■ **SOBRE A TAREFA**:
Reproduza fielmente o trecho do texto sobre a barbie deitada ao lixo, a começar nas palavras que contêm "Eis uma experiência" e a terminar depois de "promover a inclusão.".

Eis uma experiência relatada em primeira mão pela blogger/instagrammer Allison Kimmey, promotora do movimento body positivity.
“Enquanto estava a limpar a bancada da cozinha, abri a tampa do lixo e vi algo lá que me chamou a atenção: ali estava a barbie da minha filha, no meio de uma pilha de lixo. Mas não era qualquer barbie. Era a sua única barbie curvilínea. Vocês sabem – a versão ligeiramente mais larga da barbie que a marca criou na tentativa de promover a inclusão.
M: “Cambelle!” – chamei-a
C: “O que foi mãe?” – perguntou ela enquanto passeava pela cozinha, segurando uma das suas outras barbies
M: “Deitaste fora esta barbie?”
C: “Ummmmmm. Sim.” – respondeu ela, sabendo que provavelmente não era a coisa correta a fazer.
M:”Okayyyy. Podes explicar-me porque deitaste fora um dos teus perfeitamente bons brinquedos?”
C: “Porque não gosto dela”
M: “Em que sentido não gostas dela?”

■ **LISTA DE LINHAS**:

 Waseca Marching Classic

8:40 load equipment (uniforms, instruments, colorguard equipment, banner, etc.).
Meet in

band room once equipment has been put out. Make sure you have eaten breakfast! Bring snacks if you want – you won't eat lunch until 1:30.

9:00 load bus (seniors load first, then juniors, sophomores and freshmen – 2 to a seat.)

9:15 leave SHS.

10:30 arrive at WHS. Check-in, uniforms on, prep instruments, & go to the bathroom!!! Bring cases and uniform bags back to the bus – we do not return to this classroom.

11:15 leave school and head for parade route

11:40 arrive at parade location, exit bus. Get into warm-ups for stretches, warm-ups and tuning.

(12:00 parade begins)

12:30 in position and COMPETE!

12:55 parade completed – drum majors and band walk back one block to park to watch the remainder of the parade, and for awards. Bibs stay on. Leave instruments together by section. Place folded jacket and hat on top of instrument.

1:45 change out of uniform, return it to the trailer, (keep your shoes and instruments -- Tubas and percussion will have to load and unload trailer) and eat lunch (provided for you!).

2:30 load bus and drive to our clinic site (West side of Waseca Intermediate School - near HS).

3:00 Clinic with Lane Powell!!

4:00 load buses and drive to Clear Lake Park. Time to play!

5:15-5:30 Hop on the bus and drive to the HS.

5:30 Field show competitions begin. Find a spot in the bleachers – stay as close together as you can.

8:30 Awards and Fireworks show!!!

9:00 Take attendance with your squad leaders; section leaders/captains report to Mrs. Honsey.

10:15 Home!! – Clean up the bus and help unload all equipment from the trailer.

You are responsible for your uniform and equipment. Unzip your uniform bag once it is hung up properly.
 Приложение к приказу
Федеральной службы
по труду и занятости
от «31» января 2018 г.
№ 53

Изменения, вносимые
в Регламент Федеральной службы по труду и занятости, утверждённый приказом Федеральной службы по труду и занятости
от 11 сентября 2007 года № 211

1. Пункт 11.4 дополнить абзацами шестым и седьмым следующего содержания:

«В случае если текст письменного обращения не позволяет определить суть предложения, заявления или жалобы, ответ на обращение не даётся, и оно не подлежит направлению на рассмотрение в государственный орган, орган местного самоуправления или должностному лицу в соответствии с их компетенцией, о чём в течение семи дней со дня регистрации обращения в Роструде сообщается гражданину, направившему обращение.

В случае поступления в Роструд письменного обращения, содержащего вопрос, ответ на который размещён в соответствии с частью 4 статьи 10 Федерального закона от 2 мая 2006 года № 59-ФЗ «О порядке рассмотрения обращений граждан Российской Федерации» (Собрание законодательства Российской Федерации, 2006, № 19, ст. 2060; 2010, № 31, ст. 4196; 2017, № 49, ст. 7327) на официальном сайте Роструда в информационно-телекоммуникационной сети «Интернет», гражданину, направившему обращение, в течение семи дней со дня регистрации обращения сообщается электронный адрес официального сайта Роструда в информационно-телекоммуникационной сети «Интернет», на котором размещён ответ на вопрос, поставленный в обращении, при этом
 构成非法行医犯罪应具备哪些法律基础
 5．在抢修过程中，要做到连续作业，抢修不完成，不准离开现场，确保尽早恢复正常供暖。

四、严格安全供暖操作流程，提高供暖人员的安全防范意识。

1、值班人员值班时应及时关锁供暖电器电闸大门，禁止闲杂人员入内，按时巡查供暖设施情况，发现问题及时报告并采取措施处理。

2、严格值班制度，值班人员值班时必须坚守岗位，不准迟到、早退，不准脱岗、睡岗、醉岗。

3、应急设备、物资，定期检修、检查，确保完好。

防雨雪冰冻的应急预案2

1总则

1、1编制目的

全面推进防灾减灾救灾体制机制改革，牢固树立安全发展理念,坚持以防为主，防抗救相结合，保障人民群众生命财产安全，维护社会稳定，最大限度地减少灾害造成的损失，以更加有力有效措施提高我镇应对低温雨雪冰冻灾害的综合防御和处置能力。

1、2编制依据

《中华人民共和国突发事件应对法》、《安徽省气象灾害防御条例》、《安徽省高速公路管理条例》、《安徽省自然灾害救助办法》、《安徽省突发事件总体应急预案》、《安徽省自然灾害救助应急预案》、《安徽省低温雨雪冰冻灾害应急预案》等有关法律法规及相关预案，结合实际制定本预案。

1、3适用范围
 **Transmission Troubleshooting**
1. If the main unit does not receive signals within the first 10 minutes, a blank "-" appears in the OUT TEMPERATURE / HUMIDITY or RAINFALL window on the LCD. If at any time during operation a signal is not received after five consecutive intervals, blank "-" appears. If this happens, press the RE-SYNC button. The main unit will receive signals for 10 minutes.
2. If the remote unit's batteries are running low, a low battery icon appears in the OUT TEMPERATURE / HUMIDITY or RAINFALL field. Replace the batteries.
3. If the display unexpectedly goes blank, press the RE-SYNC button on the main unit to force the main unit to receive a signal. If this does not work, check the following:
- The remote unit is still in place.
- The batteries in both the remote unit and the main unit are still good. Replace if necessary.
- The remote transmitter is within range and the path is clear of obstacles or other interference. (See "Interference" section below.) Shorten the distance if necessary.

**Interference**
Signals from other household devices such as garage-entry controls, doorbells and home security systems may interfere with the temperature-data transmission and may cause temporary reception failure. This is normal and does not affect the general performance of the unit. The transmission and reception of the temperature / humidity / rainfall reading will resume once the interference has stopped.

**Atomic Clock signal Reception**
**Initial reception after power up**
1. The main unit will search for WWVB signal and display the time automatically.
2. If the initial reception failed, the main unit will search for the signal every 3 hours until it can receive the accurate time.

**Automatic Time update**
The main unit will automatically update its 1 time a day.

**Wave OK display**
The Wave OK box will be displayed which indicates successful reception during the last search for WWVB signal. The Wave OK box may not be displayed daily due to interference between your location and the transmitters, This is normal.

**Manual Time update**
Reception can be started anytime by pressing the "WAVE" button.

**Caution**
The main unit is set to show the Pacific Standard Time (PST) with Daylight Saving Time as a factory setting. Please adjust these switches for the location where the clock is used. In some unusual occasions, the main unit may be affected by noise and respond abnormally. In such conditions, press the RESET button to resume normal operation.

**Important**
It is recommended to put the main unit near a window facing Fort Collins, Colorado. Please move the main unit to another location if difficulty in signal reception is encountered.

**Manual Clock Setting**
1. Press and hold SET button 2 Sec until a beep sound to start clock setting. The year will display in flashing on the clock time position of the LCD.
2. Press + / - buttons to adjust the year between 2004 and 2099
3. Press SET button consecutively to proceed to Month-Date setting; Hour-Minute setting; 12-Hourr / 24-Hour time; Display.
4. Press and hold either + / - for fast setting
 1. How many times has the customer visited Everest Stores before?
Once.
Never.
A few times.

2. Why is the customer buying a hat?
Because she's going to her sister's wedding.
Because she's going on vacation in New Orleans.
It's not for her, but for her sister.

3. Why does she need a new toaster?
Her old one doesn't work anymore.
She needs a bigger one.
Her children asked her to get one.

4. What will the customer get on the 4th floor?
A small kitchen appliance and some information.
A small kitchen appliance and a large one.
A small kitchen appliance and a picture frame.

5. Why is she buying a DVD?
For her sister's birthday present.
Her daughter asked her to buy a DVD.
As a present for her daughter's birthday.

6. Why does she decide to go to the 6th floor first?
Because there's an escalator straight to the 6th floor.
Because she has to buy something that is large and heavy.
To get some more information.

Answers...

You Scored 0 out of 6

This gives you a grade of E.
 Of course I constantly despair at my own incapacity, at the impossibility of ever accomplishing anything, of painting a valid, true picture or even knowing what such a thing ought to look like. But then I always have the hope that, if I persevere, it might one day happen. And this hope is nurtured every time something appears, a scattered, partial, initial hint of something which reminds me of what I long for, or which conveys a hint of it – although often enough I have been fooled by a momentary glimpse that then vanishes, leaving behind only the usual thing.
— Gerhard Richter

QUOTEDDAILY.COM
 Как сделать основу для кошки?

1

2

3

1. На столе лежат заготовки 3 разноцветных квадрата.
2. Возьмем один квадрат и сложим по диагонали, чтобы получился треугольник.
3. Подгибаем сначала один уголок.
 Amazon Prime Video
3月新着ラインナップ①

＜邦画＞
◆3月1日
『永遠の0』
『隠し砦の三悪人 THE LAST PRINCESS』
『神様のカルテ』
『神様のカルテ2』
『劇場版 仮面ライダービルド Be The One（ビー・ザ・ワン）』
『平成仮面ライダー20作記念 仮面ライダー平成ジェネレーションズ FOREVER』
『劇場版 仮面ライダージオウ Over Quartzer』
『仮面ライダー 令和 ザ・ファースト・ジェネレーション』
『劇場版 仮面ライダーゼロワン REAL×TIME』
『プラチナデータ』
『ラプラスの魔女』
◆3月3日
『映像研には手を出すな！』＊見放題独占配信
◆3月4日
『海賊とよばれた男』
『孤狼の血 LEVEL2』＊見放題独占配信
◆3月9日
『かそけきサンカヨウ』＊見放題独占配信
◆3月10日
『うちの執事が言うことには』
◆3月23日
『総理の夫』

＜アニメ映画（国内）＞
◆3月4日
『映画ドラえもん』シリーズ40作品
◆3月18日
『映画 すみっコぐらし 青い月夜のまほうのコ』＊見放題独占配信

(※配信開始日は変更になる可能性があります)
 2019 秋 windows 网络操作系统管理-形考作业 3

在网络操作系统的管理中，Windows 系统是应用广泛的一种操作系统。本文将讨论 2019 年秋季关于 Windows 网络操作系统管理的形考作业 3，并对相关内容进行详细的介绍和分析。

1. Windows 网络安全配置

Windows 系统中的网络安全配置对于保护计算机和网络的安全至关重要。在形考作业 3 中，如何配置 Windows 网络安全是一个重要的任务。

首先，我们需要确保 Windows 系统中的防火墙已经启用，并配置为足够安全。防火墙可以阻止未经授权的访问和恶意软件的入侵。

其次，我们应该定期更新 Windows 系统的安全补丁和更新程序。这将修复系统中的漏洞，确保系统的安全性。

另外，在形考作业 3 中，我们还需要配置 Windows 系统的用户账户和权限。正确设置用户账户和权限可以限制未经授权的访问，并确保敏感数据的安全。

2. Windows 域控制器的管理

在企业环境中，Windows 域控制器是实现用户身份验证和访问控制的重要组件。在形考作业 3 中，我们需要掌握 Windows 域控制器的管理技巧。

■ **ESPAÇO DE RESPOSTA**:
Eis uma experiência relatada em primeira mão pela blogger/instagrammer Allison Kimmey, promotora do movimento body positivity.
“Enquanto estava a limpar a bancada da cozinha, abri a tampa do lixo e vi algo lá que me chamou a atenção: ali estava a barbie da minha filha, no meio de uma pilha de lixo. Mas não era qualquer barbie. Era a sua única barbie curvilínea. Vocês sabem – a versão ligeiramente mais larga da barbie que a marca criou na tentativa de promover a inclusão.